Des élus qui s’interrogent sur l’utilité des EPN
Je suis parti du constat que de nombreux élus et
décideurs, qui financent le fonctionnement des EPN, s’interrogent aujourd’hui
sur l’intérêt de ces lieux créés pour « lutter contre la fracture
numérique » alors que 75% de la population française est équipée
d’internet à domicile 1.
A ce constat simple, il convient d’ajouter que
:
-
les politiques de droite comme de gauche sont
axées sur l’économie numérique et sur le déploiement d’infrastructures pour le
très haut débit, en accordant peu d’importance aux usages ; -
les priorités européennes en matière d’insertion
sociale par le numérique (e-inclusion) et de développement tout au long de la
vie des compétences numériques (e-skills) n’ont été que faiblement reprises
dans les axes de la politique numérique française ; -
la visibilité du travail effectué dans les EPN
est souvent faible, voire inexistante au niveau national.
Une fréquentation des EPN qui stagne alors que les connexions hors domicile augmentent
De plus, sur le terrain, le bilan de l’activité
et des actions réalisées par les EPN est assez disparate.
Sur certains territoires, là où il y a eu des
animateurs-trices formés, une animation de réseau structurante dans la durée,
un soutien financier au fonctionnement ou aux projets et initiatives … la
fréquentation se maintient depuis plusieurs années. Dans certains territoires
ruraux enclavés ou quartiers paupérisés des banlieues des grandes
agglomérations, faiblement dotés en équipements culturels et socio-culturels,
ces lieux jouent un rôle fondamental pour la sociabilité de proximité et
continuent à attirer un public en forte demande. (Cf.
étude de l’ANSA 2011 2et
Cahiers du DSU N°55 2012 3).
Mais ailleurs, faute de reconnaissance du travail
accompli, sans réelles directives d’action et sans perspectives d’évolution
professionnelle, certains ont baissé les bras ... ou sont allés voir ailleurs.

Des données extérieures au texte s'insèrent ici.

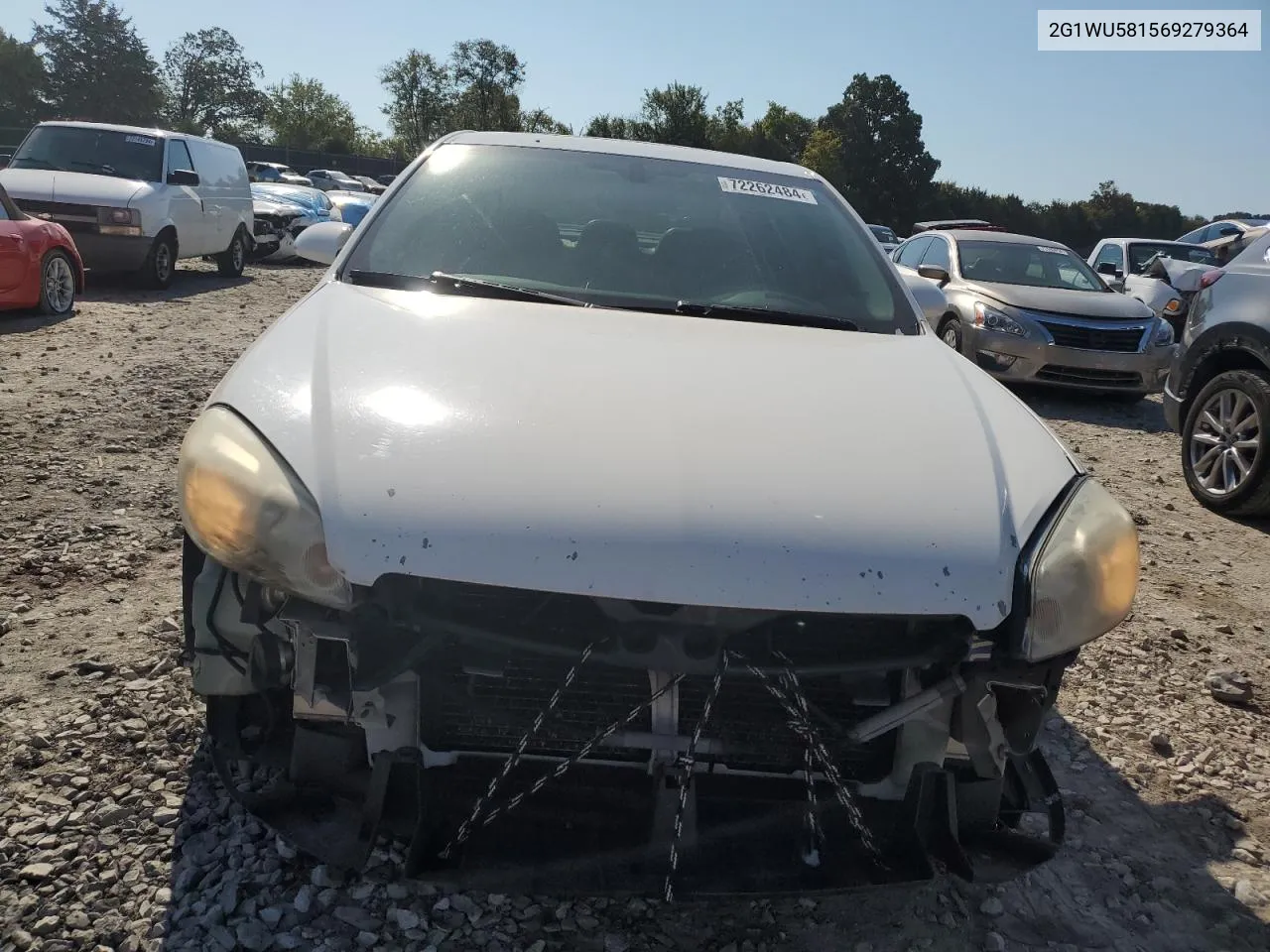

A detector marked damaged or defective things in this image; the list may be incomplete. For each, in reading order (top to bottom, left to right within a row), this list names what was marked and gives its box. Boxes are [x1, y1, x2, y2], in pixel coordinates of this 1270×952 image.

damaged front end of car [174, 406, 1137, 898]
parked damaged car [179, 130, 1143, 898]
parked damaged car [1091, 237, 1218, 334]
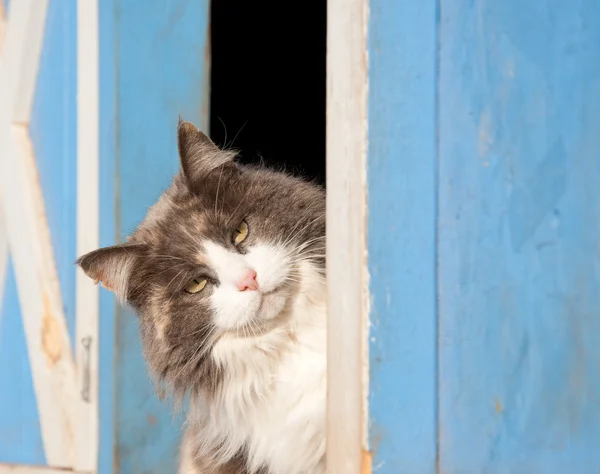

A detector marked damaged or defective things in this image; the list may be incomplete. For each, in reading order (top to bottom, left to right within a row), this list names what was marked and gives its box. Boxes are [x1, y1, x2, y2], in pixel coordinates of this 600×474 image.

peeling paint [41, 292, 62, 366]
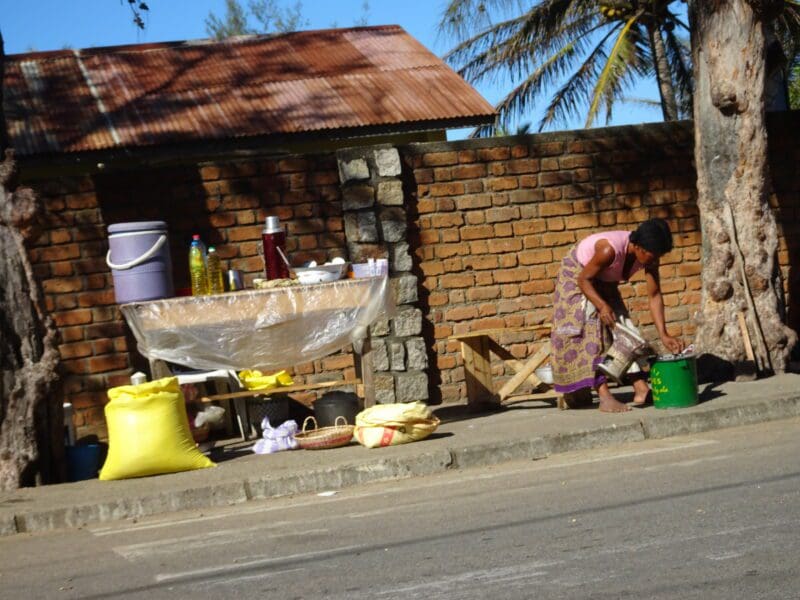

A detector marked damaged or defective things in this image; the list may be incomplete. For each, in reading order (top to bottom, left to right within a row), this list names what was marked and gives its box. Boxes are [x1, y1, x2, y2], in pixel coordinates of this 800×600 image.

rusty metal roof sheet [4, 25, 494, 157]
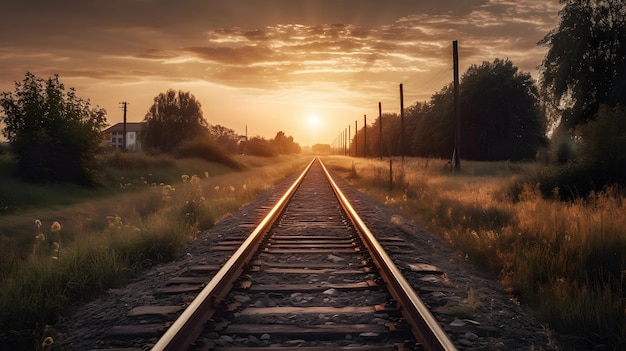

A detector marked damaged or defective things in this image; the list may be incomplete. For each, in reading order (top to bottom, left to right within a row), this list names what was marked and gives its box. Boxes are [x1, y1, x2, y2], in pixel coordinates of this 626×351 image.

rusty railroad track [146, 160, 454, 351]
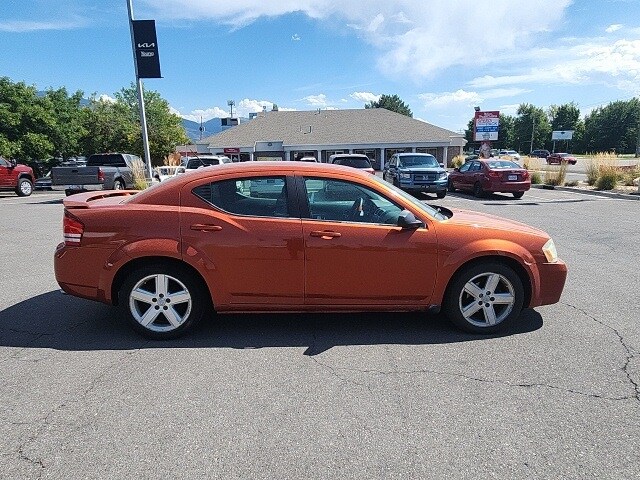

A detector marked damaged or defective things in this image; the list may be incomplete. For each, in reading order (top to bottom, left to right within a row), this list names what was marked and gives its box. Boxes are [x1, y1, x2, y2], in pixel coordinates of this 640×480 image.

crack in asphalt [564, 304, 636, 404]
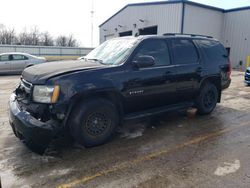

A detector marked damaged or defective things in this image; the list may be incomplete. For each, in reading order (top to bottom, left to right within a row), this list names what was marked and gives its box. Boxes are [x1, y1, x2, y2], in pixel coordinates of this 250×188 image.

dented hood [21, 60, 106, 83]
crumpled front bumper [8, 93, 60, 153]
damaged front end [9, 78, 64, 154]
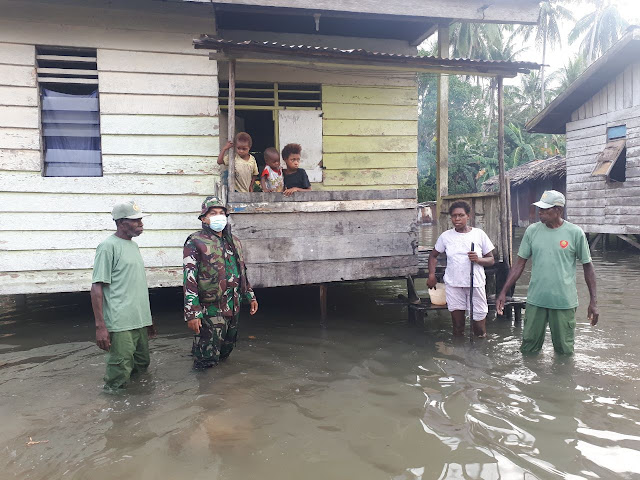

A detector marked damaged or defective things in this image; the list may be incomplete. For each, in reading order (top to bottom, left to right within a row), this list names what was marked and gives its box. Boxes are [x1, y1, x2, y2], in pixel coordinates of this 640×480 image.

rusty metal roof [194, 35, 540, 76]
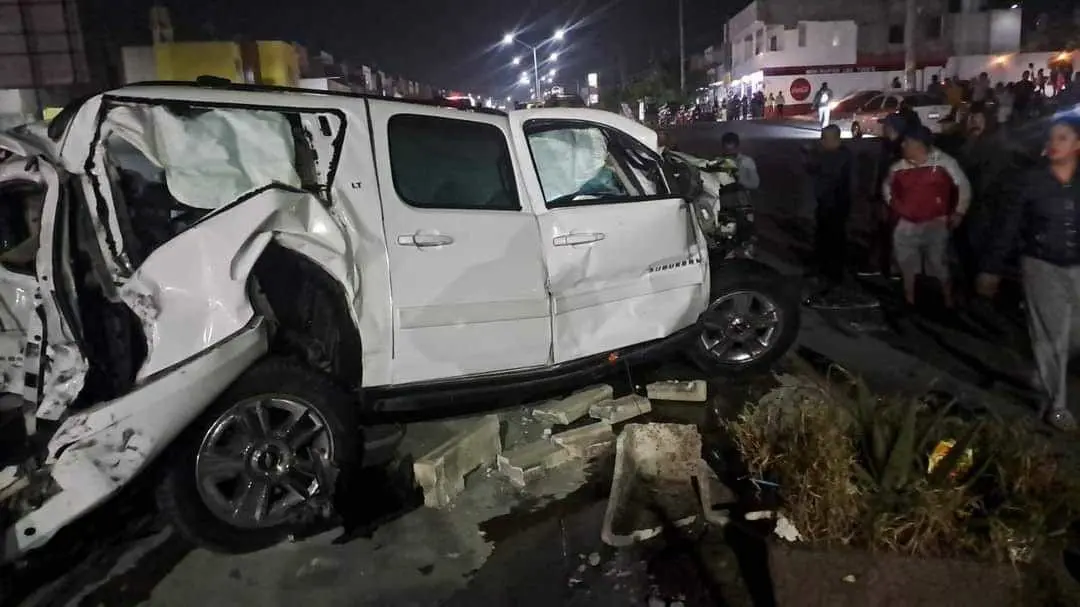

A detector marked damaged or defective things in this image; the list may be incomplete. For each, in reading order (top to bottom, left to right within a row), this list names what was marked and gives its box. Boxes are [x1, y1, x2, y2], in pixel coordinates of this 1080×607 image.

wrecked white suv [0, 81, 800, 560]
damaged door [368, 101, 552, 382]
damaged door [506, 111, 708, 364]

Les remplaçants ne bénéficient en général pas de formation au métier, car
l’offre du CNFPT est inadaptée et les sessions formations au BPJEPS TIC sont
très peu nombreuses faute d’un nombre de candidats suffisants. Sans animation
de qualité, les lieux perdent de leur attractivité et la fréquentation ne se
renouvelle pas.
Pourtant globalement la demande est là : la
connexion internet depuis un ordinateur mis à disposition dans un « lieu
d’accès public à internet » est en légère hausse (15% de la population
française de plus de 12 ans y a eu recours en 2011, contre 13% en 2009 et
2010). Cependant, la notion de lieu d’accès de l’enquête est beaucoup plus
large que les seuls EPN : « bibliothèque, cyber café, bureau de poste,
cyber bus, centre commercial ».
A noter aussi la part croissante des ordinateurs
portables chez les particuliers (un français sur deux possède un ordinateur
portable). Grâce à la multiplication des points d’accès wifi, cela entraine une
hausse conséquente des usages d’internet en mobilité dans les « lieux
publics : gare, bibliothèque, restaurant, ... » (13% de la population
française de plus de 12 ans y a eu recours en 2011, contre 9% en 2010).
Démontrer l’utilité sociale de la médiation numérique
Ces prémices m’ont amené à poser la question qui
me paraît aujourd’hui la clé de l’avenir des EPN : « A qui profite
aujourd’hui le travail réalisé dans les EPN ? ».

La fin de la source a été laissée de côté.